Ohne Volumex-Vortrieb blieb der Beta Spider, der Ende 1974 mit Targa-Bügel vorgestellt wurde. Von Pininfarina gezeichnet und bei der Carrozzeria Zagato gebaut, sollte der Spider vor allem in den USA eine ähnliche erfolgreiche Karriere machen wie der Fiat 124 Spider. Eine Mission, die nicht gelang. Am abgasentgifteten, gerade einmal 60 kW/82 PS entwickelnden Motor wird es nicht gelegen haben, denn fast alle englischen und italienischen Roadster jener Jahre waren ähnlich kraftlos. Eher schon am Dachkonzept, das zwar Überrollschutz bot, aber eben nicht die grenzenlose Offenheit eines klassischen Spiders. So blieb der betagte Fiat 124 Spider am Ende länger in Produktion als sein designierter Nachfolger, der Beta mit Bügel.

Spektakulär gezeichnet war dagegen der Mittelmotorsportwagen Beta Montecarlo, ein Pininfarina-Entwurf, der optional auch als Targa mit Dachöffnung bestellt werden konnte. Für Vortrieb im Montecarlo sorgte ausschließlich die Spitzenmotorisierung, also der 88 kW/120 PS starke 2,0-Liter-Doppelnockenwellenmotor. Während die kraftlose US-Version Scorpion nach nur gut einem Verkaufsjahr scheiterte, konnte Lancia in Europa mit dem Montecarlo immerhin einen Achtungserfolg verzeichnen. Trotz einer kühnen Preisgestaltung – der Montecarlo kostete gegenüber dem Beta Coupé 50 Prozent Aufpreis und war damit teurer als ein vergleichbarer Porsche – entstanden in zwei Produktionszyklen immerhin knapp 8.000 Einheiten. Auch die glanzvolle Motorsportgeschichte von Lancia konnte er fortschreiben. Zunächst 1980 und 1981 mit Markenweltmeisterschaftstiteln in Sportwagen-Rennen und dann in der Rallye-WM in Form der Weiterentwicklung Lancia Rally 037.

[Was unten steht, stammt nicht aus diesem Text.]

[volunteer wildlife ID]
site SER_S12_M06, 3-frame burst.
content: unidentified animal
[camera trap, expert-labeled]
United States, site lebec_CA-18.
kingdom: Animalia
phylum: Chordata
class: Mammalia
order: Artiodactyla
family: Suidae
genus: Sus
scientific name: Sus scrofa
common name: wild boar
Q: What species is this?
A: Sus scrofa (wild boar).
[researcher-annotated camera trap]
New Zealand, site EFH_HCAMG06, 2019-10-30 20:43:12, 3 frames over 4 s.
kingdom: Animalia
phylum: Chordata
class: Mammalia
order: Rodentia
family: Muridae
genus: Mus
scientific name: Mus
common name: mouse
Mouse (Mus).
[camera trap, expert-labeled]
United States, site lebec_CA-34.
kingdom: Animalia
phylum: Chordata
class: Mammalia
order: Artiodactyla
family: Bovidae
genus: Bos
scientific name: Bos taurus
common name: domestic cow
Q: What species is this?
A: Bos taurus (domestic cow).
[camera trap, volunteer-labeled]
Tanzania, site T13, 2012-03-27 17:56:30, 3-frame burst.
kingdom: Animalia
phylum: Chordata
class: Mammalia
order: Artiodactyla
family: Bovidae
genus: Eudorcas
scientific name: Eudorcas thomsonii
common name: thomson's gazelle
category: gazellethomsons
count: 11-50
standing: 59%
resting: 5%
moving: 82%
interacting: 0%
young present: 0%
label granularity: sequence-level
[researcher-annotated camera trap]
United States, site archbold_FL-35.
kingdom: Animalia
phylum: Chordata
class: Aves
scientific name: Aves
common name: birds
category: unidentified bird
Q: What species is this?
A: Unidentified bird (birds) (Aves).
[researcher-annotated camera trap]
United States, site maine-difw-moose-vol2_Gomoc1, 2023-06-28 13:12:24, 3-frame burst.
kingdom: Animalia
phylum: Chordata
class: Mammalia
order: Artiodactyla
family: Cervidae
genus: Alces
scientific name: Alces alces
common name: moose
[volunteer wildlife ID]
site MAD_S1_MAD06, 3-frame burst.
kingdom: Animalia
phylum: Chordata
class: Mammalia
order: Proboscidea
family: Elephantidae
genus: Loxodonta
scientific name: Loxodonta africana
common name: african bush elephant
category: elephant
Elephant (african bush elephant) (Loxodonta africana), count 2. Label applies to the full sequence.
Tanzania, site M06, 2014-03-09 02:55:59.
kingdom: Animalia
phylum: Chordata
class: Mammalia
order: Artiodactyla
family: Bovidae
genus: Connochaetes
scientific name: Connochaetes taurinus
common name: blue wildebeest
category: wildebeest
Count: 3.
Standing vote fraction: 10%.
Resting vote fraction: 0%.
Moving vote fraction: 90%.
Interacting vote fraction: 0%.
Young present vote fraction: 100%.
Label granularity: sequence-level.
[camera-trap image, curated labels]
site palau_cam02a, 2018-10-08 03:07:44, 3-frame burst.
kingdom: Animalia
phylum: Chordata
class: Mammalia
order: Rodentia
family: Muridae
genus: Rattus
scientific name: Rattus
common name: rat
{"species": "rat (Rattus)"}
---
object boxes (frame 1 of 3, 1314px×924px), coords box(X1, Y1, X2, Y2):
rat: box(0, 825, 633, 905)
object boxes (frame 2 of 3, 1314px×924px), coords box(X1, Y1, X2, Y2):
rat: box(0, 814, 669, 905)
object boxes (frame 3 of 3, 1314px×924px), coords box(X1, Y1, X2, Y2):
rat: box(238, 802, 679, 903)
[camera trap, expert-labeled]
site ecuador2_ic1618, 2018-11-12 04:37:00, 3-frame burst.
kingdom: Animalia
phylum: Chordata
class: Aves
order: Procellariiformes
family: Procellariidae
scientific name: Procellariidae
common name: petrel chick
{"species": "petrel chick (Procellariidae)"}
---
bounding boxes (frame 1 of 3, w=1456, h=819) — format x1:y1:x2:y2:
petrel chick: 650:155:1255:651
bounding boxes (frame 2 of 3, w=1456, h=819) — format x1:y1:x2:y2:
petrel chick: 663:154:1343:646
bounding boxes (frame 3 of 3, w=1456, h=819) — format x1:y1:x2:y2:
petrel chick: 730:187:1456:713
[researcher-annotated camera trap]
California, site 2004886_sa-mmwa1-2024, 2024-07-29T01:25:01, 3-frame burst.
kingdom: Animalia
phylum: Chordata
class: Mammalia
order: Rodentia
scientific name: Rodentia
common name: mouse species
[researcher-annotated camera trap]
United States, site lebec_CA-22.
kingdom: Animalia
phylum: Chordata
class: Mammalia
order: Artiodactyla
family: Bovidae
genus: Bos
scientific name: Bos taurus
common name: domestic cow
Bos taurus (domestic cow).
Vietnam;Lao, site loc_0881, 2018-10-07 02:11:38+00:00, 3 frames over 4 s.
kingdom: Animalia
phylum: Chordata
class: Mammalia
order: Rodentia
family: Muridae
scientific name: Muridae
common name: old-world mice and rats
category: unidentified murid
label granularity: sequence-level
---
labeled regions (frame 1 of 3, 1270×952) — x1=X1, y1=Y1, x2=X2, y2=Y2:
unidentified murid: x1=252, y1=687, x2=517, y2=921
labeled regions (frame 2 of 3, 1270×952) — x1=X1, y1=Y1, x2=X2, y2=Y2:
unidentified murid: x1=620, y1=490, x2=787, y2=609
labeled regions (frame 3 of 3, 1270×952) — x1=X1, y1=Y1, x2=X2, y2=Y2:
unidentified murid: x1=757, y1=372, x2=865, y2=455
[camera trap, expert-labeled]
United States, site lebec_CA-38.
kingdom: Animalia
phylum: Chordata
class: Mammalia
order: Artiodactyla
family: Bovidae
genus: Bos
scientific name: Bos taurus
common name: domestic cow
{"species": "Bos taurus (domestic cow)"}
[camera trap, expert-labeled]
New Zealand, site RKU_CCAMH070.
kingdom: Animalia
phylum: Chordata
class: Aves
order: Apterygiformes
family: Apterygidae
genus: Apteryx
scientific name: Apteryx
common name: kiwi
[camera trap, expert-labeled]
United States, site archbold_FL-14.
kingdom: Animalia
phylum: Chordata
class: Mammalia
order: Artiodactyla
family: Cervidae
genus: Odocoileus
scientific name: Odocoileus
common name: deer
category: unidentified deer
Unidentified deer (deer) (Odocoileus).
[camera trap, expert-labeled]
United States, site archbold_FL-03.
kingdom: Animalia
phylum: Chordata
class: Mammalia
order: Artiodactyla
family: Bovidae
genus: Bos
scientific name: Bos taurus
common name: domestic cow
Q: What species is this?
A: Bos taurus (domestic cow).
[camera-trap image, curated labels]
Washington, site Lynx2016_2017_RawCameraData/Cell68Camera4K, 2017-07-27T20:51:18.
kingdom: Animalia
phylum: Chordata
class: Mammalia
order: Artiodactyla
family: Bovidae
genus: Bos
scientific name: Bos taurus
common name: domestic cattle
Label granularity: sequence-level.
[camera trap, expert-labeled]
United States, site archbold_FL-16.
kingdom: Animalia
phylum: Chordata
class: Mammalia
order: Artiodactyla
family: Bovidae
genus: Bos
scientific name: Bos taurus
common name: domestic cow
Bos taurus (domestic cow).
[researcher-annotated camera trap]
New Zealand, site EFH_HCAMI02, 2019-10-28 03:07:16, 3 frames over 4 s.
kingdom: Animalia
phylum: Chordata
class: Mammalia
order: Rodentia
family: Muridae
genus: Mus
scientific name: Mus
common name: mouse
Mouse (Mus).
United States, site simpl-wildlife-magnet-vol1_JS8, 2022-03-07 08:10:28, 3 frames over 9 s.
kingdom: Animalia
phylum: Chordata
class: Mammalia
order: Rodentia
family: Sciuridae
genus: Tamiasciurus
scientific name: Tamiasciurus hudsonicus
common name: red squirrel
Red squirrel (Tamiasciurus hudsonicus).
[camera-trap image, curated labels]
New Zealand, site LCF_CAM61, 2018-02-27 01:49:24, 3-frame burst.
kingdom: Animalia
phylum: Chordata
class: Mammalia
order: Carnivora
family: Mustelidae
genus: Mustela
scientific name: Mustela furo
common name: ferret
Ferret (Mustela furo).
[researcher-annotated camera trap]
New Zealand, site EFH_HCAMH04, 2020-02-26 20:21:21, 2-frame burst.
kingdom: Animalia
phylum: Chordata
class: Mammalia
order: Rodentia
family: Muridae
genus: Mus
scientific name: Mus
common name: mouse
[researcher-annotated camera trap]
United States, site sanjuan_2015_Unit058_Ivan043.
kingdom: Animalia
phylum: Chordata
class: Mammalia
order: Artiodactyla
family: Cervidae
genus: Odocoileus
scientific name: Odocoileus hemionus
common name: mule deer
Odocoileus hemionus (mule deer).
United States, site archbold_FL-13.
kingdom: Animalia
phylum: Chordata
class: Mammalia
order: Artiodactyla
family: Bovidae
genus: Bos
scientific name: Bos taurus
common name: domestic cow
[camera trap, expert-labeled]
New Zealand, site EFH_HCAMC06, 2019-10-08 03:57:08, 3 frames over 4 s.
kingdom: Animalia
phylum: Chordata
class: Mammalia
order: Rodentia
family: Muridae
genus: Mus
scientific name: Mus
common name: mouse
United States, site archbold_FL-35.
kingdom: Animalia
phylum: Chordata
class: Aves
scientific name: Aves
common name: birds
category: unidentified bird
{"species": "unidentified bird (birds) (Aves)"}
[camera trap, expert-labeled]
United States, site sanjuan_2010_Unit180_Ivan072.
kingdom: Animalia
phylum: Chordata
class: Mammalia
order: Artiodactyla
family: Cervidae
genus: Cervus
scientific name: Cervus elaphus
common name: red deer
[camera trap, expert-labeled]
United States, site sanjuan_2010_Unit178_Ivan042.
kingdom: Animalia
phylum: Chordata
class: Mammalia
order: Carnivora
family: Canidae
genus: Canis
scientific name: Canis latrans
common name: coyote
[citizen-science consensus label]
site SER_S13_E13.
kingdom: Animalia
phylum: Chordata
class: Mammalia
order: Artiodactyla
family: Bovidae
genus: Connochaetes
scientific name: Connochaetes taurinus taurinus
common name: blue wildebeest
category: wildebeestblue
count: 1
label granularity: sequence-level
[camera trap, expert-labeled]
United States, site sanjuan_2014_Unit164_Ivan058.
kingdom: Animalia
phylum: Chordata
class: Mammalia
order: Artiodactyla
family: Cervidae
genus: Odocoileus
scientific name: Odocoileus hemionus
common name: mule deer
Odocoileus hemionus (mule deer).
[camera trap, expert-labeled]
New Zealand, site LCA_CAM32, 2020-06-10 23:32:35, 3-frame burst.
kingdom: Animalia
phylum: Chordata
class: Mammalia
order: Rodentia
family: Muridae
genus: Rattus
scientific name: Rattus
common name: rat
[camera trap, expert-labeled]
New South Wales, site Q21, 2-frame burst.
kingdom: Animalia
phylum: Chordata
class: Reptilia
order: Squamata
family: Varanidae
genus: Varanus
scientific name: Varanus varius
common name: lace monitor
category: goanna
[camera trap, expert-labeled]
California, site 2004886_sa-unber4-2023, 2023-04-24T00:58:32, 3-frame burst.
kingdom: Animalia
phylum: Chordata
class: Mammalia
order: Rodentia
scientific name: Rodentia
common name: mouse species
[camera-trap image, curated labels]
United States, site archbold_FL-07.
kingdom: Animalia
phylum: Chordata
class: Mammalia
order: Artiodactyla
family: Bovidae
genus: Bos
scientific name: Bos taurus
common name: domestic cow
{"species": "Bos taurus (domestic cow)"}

Ein Meilenstein der Designgeschichte war der sogenannte Hochleistungskombi Beta HPE (High Performance Estate). Entgegen der Modellbezeichnung musste sich der HPE zwar mit den gleichen Motoren wie die anderen Beta begnügen, dafür fuhr er als einer der ersten Shootingbrake weit in die Zukunft. Nur Reliant Scimitar und Volvo 1800 ES präsentierten noch früher dieses extravagante Sportkombi-Konzept im Mittelklasseformat. Dafür war der Lancia HPE (die Bezeichnung Beta entfiel nach einigen Jahren) der erste erschwingliche Shootingbrake mit großer gläserner Heckklappe, kostete er doch kaum mehr als die Beta Limousine. Über 72.000 Lancisti entschieden sich für diese avantgardistische Form Beta zu fahren. Für Lancia ein geradezu sensationeller Erfolg, hatten die Marktauguren doch mit maximal 25 bis 30.000 Einheiten gerechnet. Noch heute ist der HPE auf dem Youngtimermarkt ganz besonders begehrt.

Das lässt sich vom Trevi weniger behaupten. Pininfarina hatte die Stufenhecklimousine Trevi (Tre Volumi – drei Volumen) eilig und mit kleinem Budget aus der Fließheckkarosserie geformt. Das Ergebnis war eine sehr eigentümliche C-Säule und ein biederer, klassisch angesetzter Kofferraum. Für einen Achtungserfolg auf dem Heimatmarkt genügte dies, in anderen Ländern blieb der Trevi bis Ende 1984 nur eine Randerscheinung. Dann wurde der in Kooperation mit Saab entwickelte Lancia Thema als Nachfolger angekündigt und zumindest die Beta Limousinen gerieten unverdient schnell in Vergessenheit.